Niños de Gaza buscan el escaso alimento que hay en el enclave palestino. Foto: @UNRWA
Crisis humanitaria: Gaza sin agua, comida ni futuro
Más allá de los bombardeos, la situación humanitaria en Gaza ha alcanzado niveles críticos. La Autoridad del Agua palestina denunció que el 85% de las instalaciones de agua y saneamiento han sido destruidas, reduciendo el consumo per cápita a entre tres y cinco litros diarios, una cifra muy por debajo del mínimo recomendado por la Organización Mundial de la Salud (OMS).
El relator especial de la ONU sobre derechos humanos al agua y saneamiento, Pedro Agudo, advirtió que el 70% de la infraestructura hídrica fue destruida, calificando la situación como una “bomba silenciosa pero mortal”.
El comisario general de UNRWA, Philippe Lazzarini, fue aún más tajante: “Podemos esperar que en las próximas semanas, si no llega ayuda, la gente no morirá por los bombardeos, sino por la falta de alimentos. Esto es utilizar la ayuda humanitaria como arma”.
Foto: ONU/Shareef Sarhan.
La Clasificación Integrada de la Seguridad Alimentaria en Fases (IPC) —mecanismo que mide la gravedad de crisis alimentarias— confirmó que el 100% de la población gazatí, más de dos millones de personas, se encuentra en situación de inseguridad alimentaria grave. Además, 470 mil personas (22% de la población) están ya en “Fase 5: Catástrofe”, lo que implica desnutrición aguda extrema y riesgo de muerte inminente. Se estima que 71 mil niños y más de 17 mil madres necesitan tratamiento urgente.
Todo esto sucede mientras miles de toneladas de alimentos, medicinas y suministros humanitarios siguen varadas en Egipto, a escasos kilómetros de la Franja, debido a los bloqueos impuestos por Israel.
Un destino incierto
A pocas horas del 15 de mayo, fecha límite impuesta por el gobierno israelí para lograr un alto al fuego, la violencia se intensifica, los esfuerzos diplomáticos están estancados y las perspectivas para la población palestina son cada vez más sombrías.
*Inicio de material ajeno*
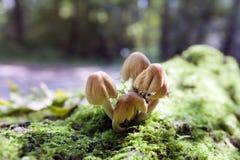 Μανιτάρια φθινοπώρου Στοκ Φωτογραφίες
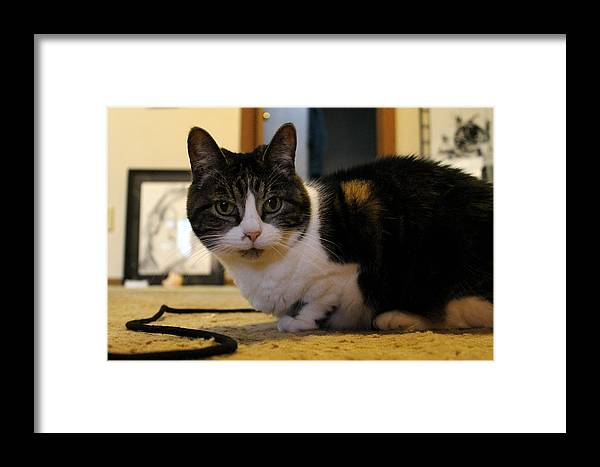 Big Mike Roate Framed Print featuring the photograph This Is My String Buster by Big Mike Roate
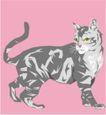 珍稀动物1043,珍稀动物,动物,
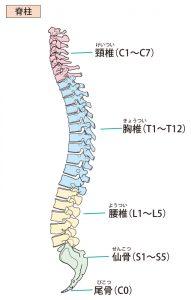 腰痛 症 急性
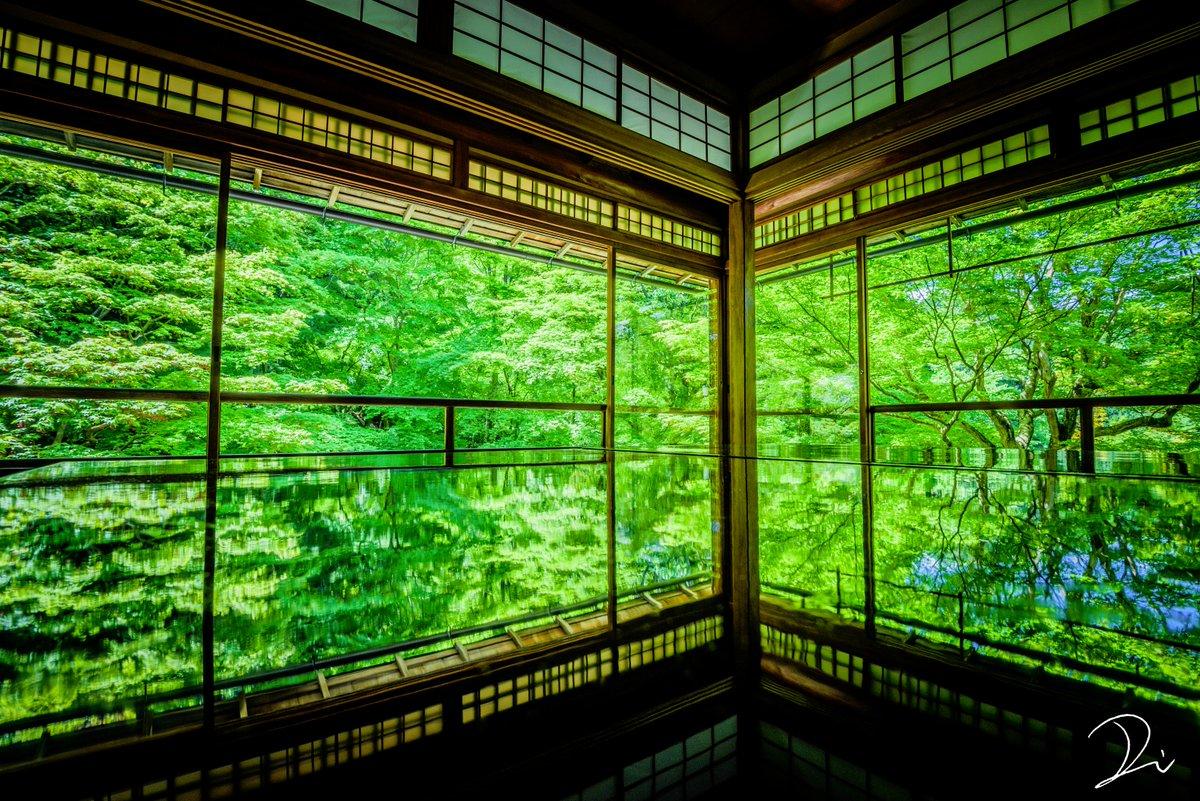 『新緑の瑠璃光院、鏡面世界』 pic.twitter.com/wuwUgILFyr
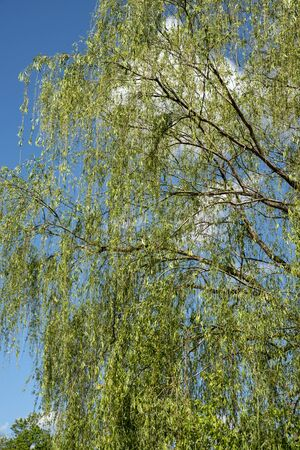 willow tree with blue sky as background Archivio Fotografico - 148011137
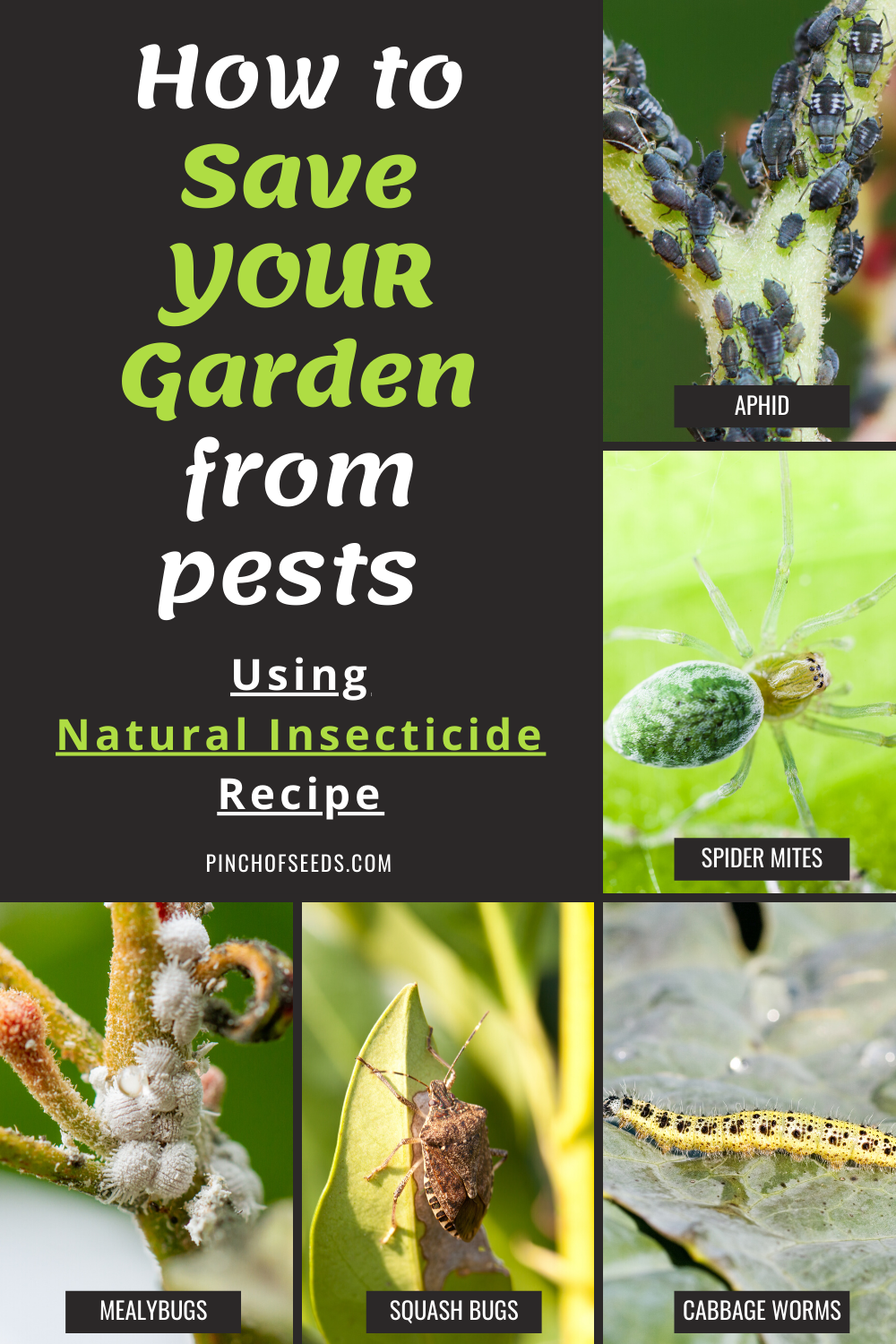 Photo of How to save your garden from pests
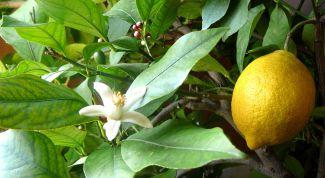 Почему опадают листья у комнатного  лимона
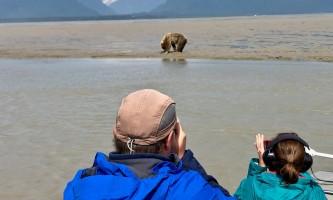 Alaska bear adventures IMG 8443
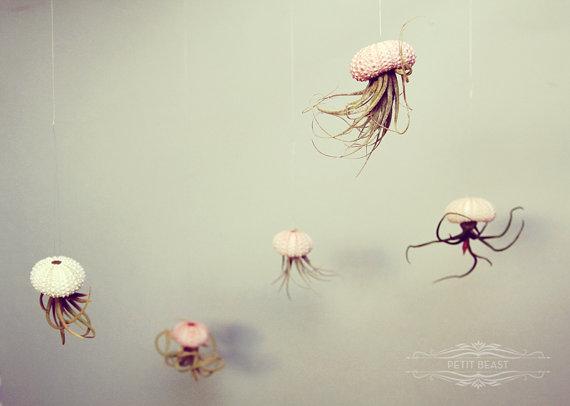 Jellyfish-Air-Plant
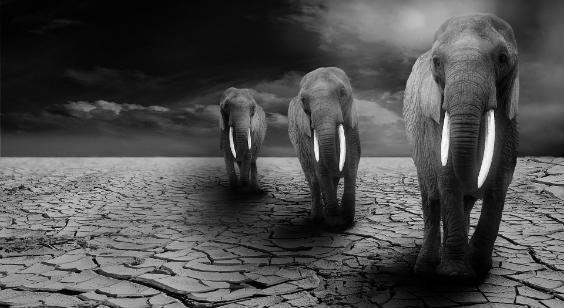 elefanten drei 564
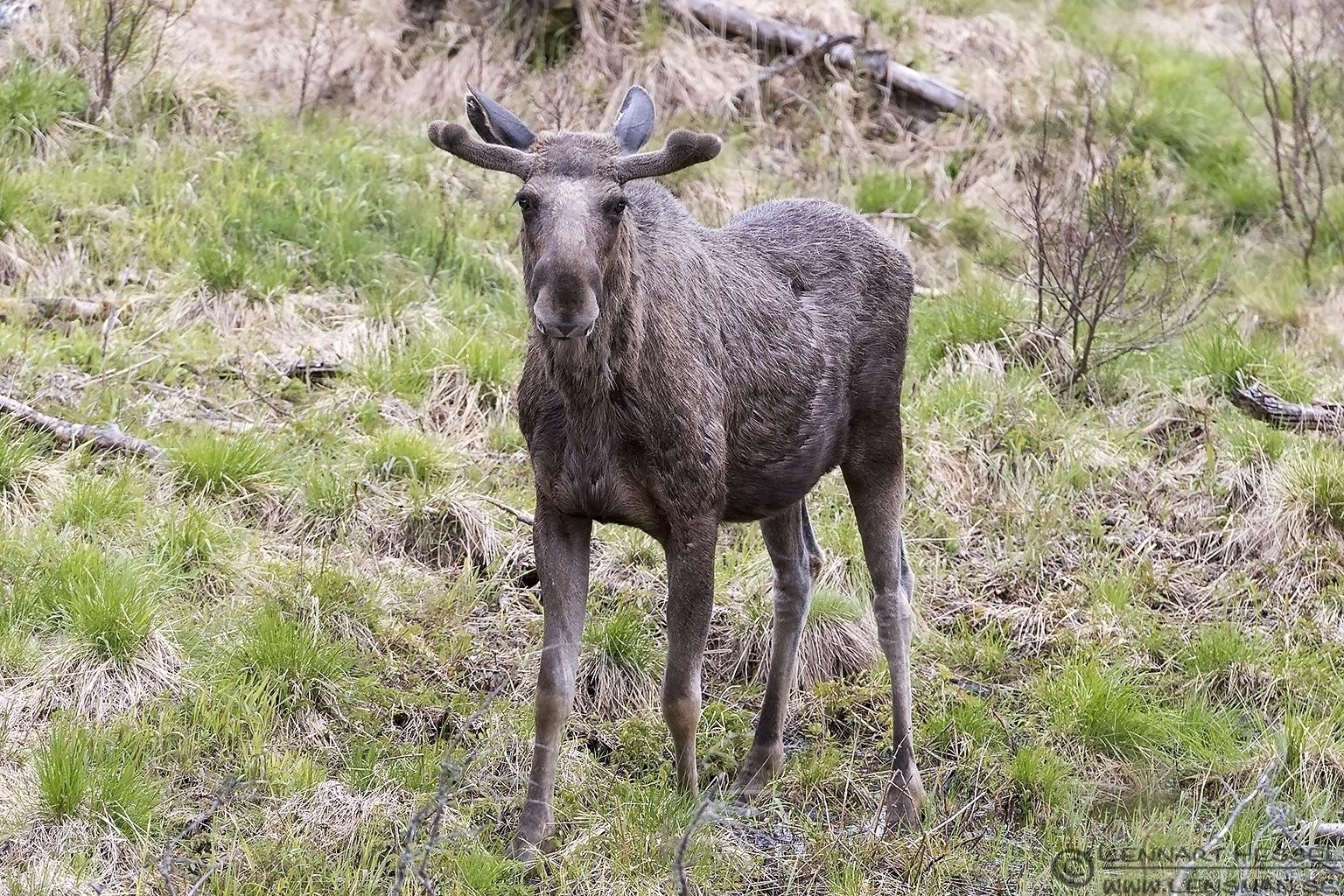 Moose Scandes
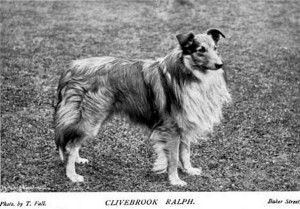 Clivebrook Ralph - British Collie 1897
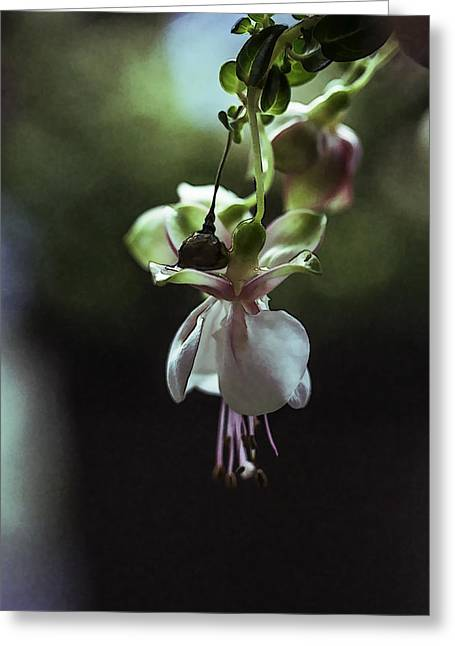 Greeting Card featuring the photograph Ballerina Flower by Paula Porterfield-Izzo
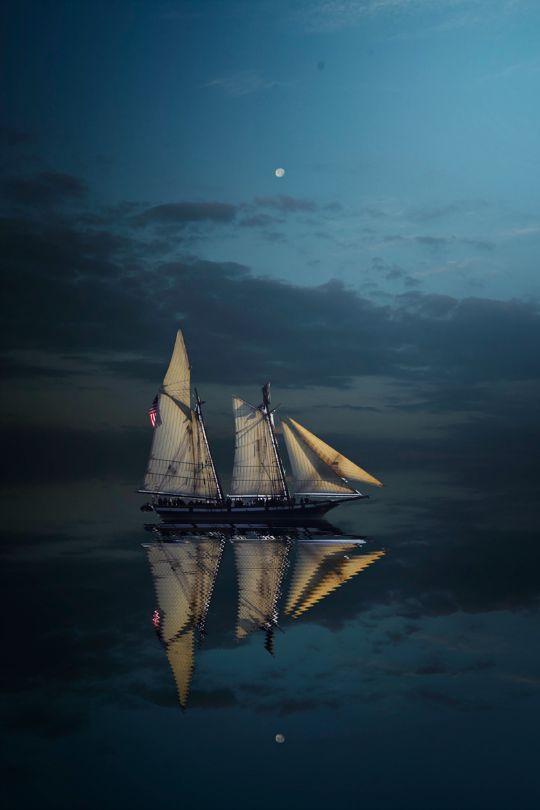 tulipnight:  When The night Comes byUzair Aziz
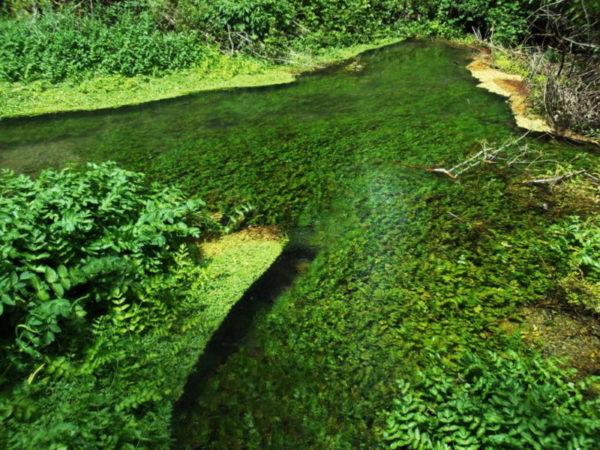 Una pozza di acqua con foglie che la rendono verde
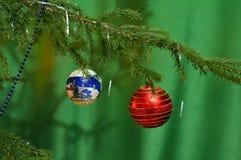 Ο κλάδος του χριστουγεννιάτικου δέντρου είναι διακοσμημένος με δύο σφαίρες: κόκκινος και μπλε με ένα σχέδιο στοκ εικόνα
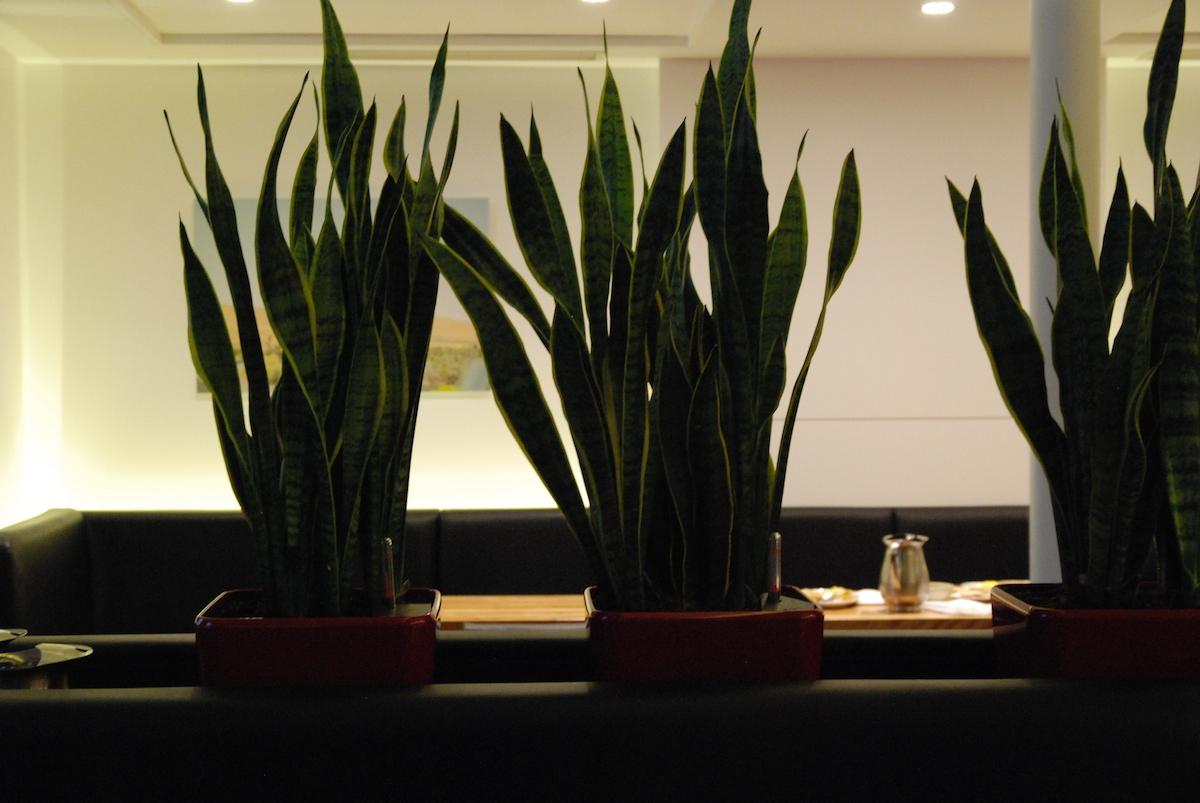 restaurant H4C 14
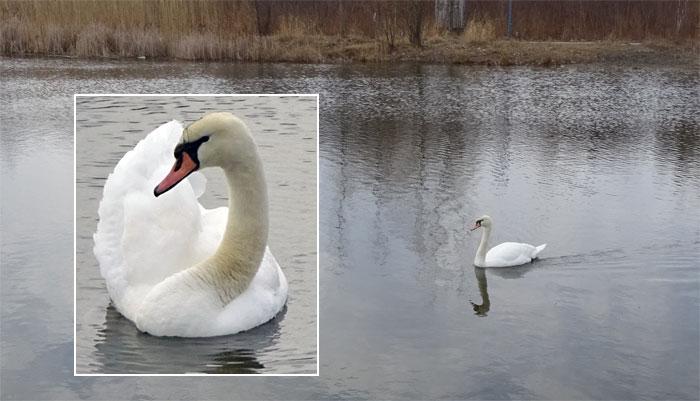 swan-woodbine-park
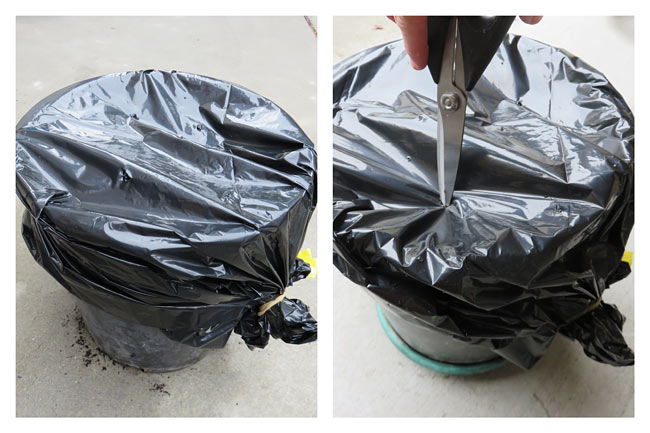 A black plastic bag is stretched over the top of a composting pot and airholes are poked through the top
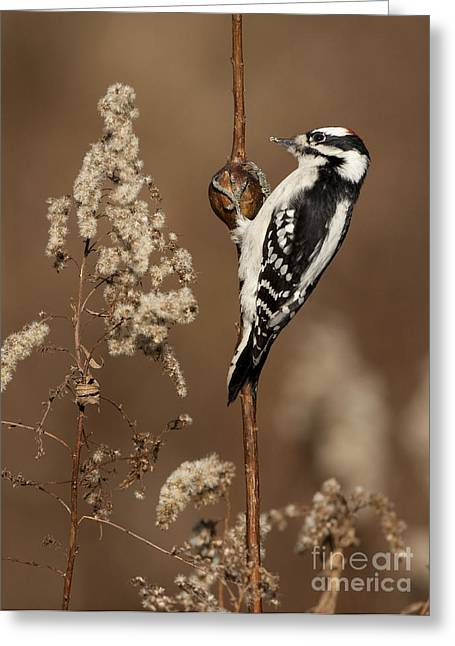 """""""downy Woodpecker"""" Greeting Cards - Downy Woodpecker On Goldenrod Gall Greeting Card by Marie Read"""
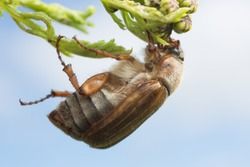 Macro photo of a european june beetle, Amphimallon solstitiale on plant, this insect can be a pest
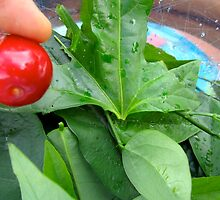 Cedar Bay Cherry and fresh greens rom McGreens! by D. D.AMO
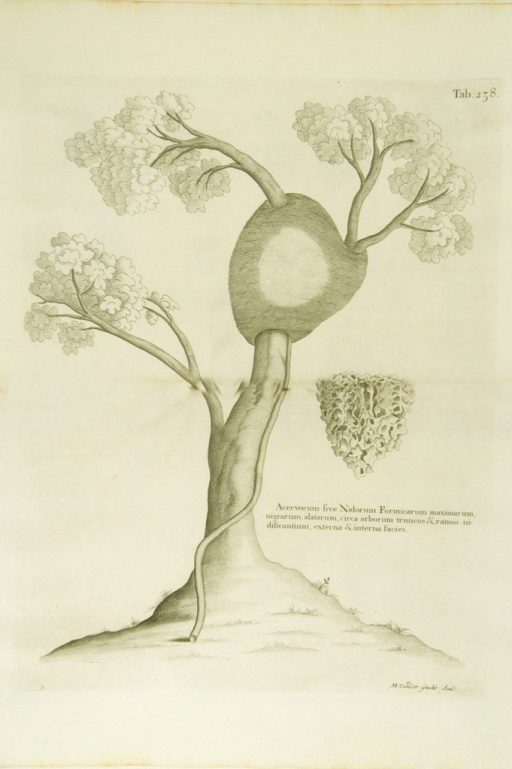 <p>Illustration of a nest of winged black ants attached to the branches of a tree.</p>
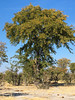 CRay-Africa16-2004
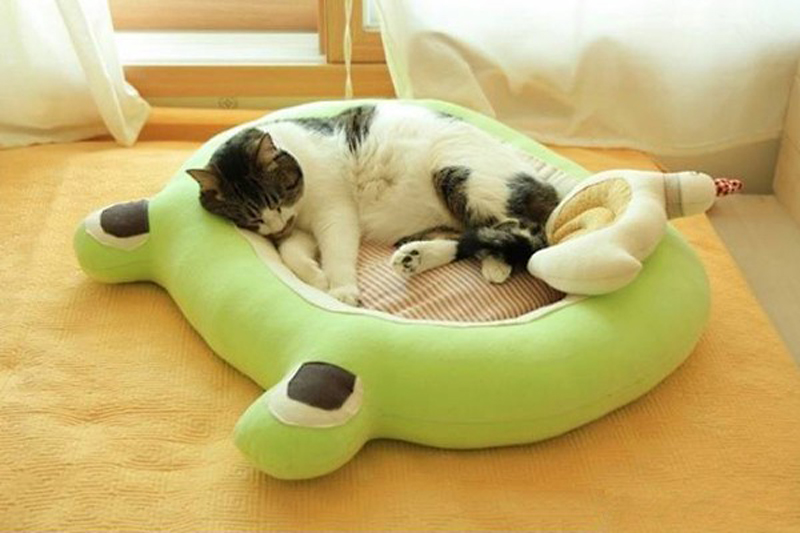 frog-shaped-bed-for-a-cat-03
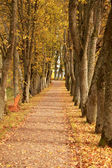 Autumn wayside trees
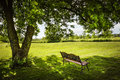 Park bench under tree lush shady in summer Royalty Free Stock Photo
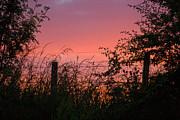Liz  Alderdice - Red Sky at Night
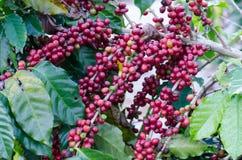 Kaffeebohnen auf Bäumen lizenzfreies stockfoto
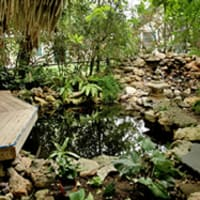 Austin_photo: Places_Outdoors_Zilker Botanical Gardens_pond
Gaza se ha convertido en un verdadero infierno desde octubre del 2023, las imágenes que día a día nos llegan desde el enclave palestino reflejan el nivel de destrucción, pero también de desprecio por la vida humana que lejos de terminar, todo apunta a que nos adentramos, de hecho, al peor momento desde el inicio de la ofensiva israelí. Si no son las bombas o las ráfagas de disparos de las fuerzas israelíes, es el hambre, la sed y/o la enfermedad la que está terminando de aniquilar a los gazatíes.
En medio de esta crisis sin precedentes, el mundo asiste a una catástrofe humanitaria de proporciones históricas, mientras la ofensiva israelí continúa con una fuerza devastadora y el futuro de más de dos millones de civiles en Gaza permanece en absoluta incertidumbre.